The Great Summit, la ristampa di un disco problematico

Foto: la copertina del disco









The Great Summit, la ristampa di un disco problematico


Jazz Images è la collana nata come tributo al fotografo Jean-Pierre Leloir: le nuove edizioni di dischi classici che la compongono utilizzano infatti i suoi magnifici scatti in bianco e nero per le copertine rinnovate. All’interno di questa serie, viene ripubblicato in vinile The Great Summit, il primo dei due album originali usciti per la Roulette, vale a dire Together For The First Time (noto a posteriori anche come The Great Summit) e il successivo The Great Reunion. I dischi – incisi entrambi tra il 3 e il 4 aprile 1961 presso l’RCA Victor’s Studio One di New York sotto la guida del produttore Bob Thiele (di lì a poco deus ex machina della Impulse!) – erano già apparsi in formato CD nel 2001, per la Blue Note Records.

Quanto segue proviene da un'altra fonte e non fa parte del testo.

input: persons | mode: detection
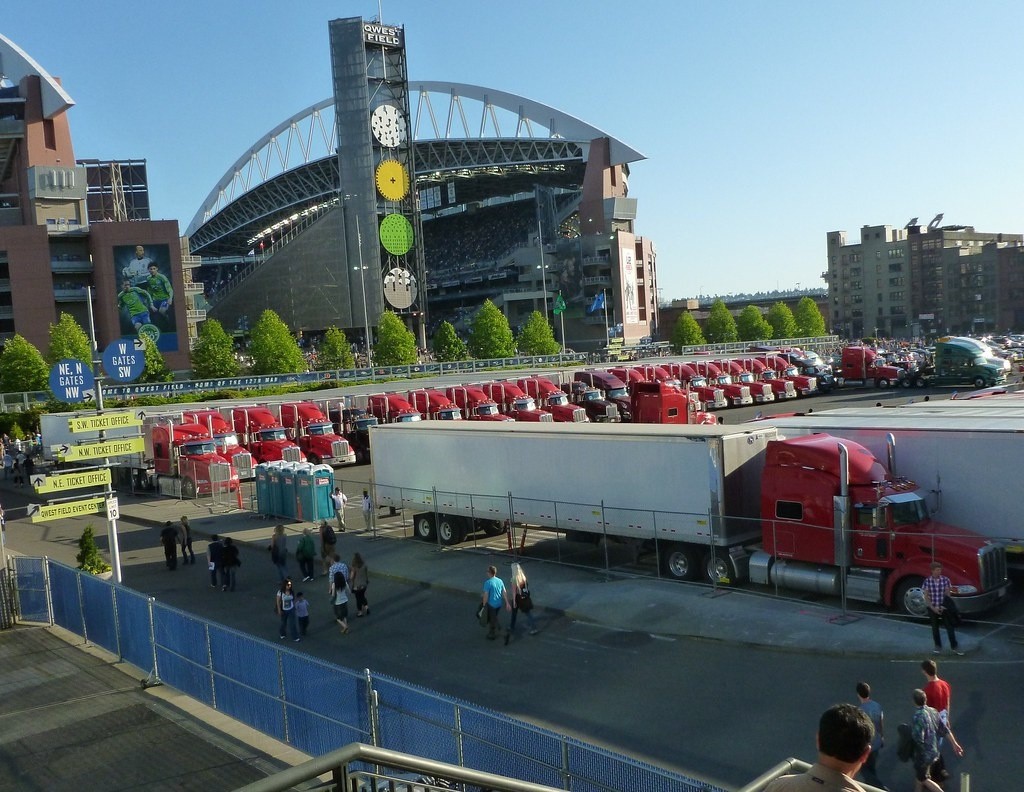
[897,660,964,792]
[270,525,290,581]
[157,515,196,571]
[508,563,539,635]
[327,551,371,634]
[299,335,434,371]
[319,518,338,575]
[295,528,317,582]
[117,245,175,335]
[361,488,371,532]
[762,703,876,792]
[0,432,41,489]
[206,534,242,592]
[329,487,348,532]
[477,565,510,647]
[854,681,888,791]
[421,194,573,270]
[921,561,965,657]
[275,577,311,643]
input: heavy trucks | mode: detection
[121,406,262,482]
[207,403,307,468]
[166,398,356,467]
[273,324,1024,459]
[367,420,1010,623]
[39,408,239,500]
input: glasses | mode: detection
[285,583,292,586]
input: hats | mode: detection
[362,487,368,491]
[165,521,173,526]
[931,561,942,569]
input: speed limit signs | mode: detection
[105,496,120,521]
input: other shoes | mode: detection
[356,612,364,617]
[486,634,496,640]
[280,635,286,639]
[222,585,226,592]
[341,626,349,634]
[528,628,538,634]
[365,607,370,614]
[507,626,514,631]
[933,646,941,654]
[292,637,301,642]
[211,583,215,588]
[504,634,510,646]
[952,648,964,656]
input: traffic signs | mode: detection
[55,437,146,463]
[99,338,147,383]
[70,407,147,434]
[51,358,96,406]
[26,497,107,524]
[30,469,111,493]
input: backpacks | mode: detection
[322,525,337,546]
[517,580,534,615]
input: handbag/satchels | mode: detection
[274,589,283,614]
[236,557,242,568]
[329,597,335,607]
[296,538,310,562]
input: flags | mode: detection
[554,294,566,315]
[588,293,605,312]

Doveva essere l’incontro del secolo (almeno nella storia afroamericana), ma resta un disco problematico: all’epoca deluse le attese: riascoltato oggi suona come un buon lavoro jazzistico anche se di ardua collocazione, perché non sembra un album armstronghiano e nemmeno un opus ellingtoniano.


La vicenda è nota: agli inizi degli anni Sessanta, quando il jazz comincia avere credibilità assoluta sul piano artistico-culturale, sono in molti, fra i grandi maestri (anche giovani) a confrontarsi su disco (dal vivo succede da sempre in jam session a cui tutti, sul momento, danno scarso valore anche in mancanza di supporti tecnologici per immortalarle), come ad esempio Sonny Rollins con Coleman Hawkins, Sarah Vaughan con Quincy Jones, Frank Sinatra con Tom Jobim. In particolare, accade a Duke Ellington per tre LP memorabili: uno in cui inizia la propria big band a quella di Count Basie, un altro dove duetta con John Coltrane e un altro ancora in piano jazz trio dove la ritmica è Charlie Mingus e Max Roach.


Ci sarebbe, per il Duca, anche un quarto album, questo appunto, condiviso fra lui e il grandissimo Louis Armstrong. E va appunto usato il condizionale perché l’incontro fra i due massimi jazzisti di ogni tempo non porta al capolavoro assoluto. Non è una questione di incompatibilità stilistica, anche perché i due, per motivi anagrafici, risultano i più affini, benché con iter stilistici assai lontani l’uno dall’altro. Resta semmai un problema di scelte errate sul piano realizzativo: la soluzione più logica sulla carta dovrebbe risultare Armstrong alla voce e alla tromba con Ellington che dirige la propria big band (all’epoca tornata a far scintille, anche con un ospite moderno come Dizzy Gillespie). Ma incredibilmente viene scelto il combo di Louis con un paio di buoni solisti (Trummy Young e Barney Bigard), Duke al pianoforte e una ritmica scadente (Mort Herbert e Danny Barcelona).


Come in parte accennato, i due si conoscono sin dagli anni Venti e in diverse occasioni si esibiscono insieme, senza mai progettare un rendez-vous discografico né autentici concerti: e in tal senso sono rare e amatoriali le registrazioni dei loro incontri. The Great Summit è invece il frutto maturato verosimilmente durante la collaborazione a Parigi nel 1960 per il film Paris Blues, dove Louis canta e suona mentre Duke elabora il soundtrack. Ellington infatti risulta il compositore della colonna sonora con Armstrong che nella pellicola recita e propone in alcuni songs dalle partiture ellingtoniane, e con Leloir che sul set li fotografa assieme (la copertina della nuova edizione è uno dei suoi famosi scatti).


Tornando al disco, si alternano solo grandi classici (e gemme rare) del songbook del Duca, nell’ordine Duke’s Place, I’m Just A Lucky So And So, Cottontail, Mood Indigo, Do Nothin’ Till You Hear From Me, sul lato A, The Beautiful American, Black And Tan Fantasy, Drop Me Off In Harlem, The Mooche, In A Mellow Tone, Do Nothin’ Till You Hear From Me, sul lato B. Purtroppo il disco non ha nemmeno un guizzo vincente: gli assolo di Louis sono lindi, netti, vigorosi, ma sembrano quasi mancare di profondità, come se avesse imparato in fretta la lezione, con poco spirito e molta superficialità. La questione è che la poetica del Duca è molto lontano dall’approccio di Satchmo alla musica: lo small combo è penalizzante rispetto alla big band e quindi il sound d’insieme resta un ibrido, ragion per cui non si può valutare questo disco né come armstronghiano né quale ellingtoniano. Ma alla fine si tratta pur sempre di un ibrido di buon jazz mainstream.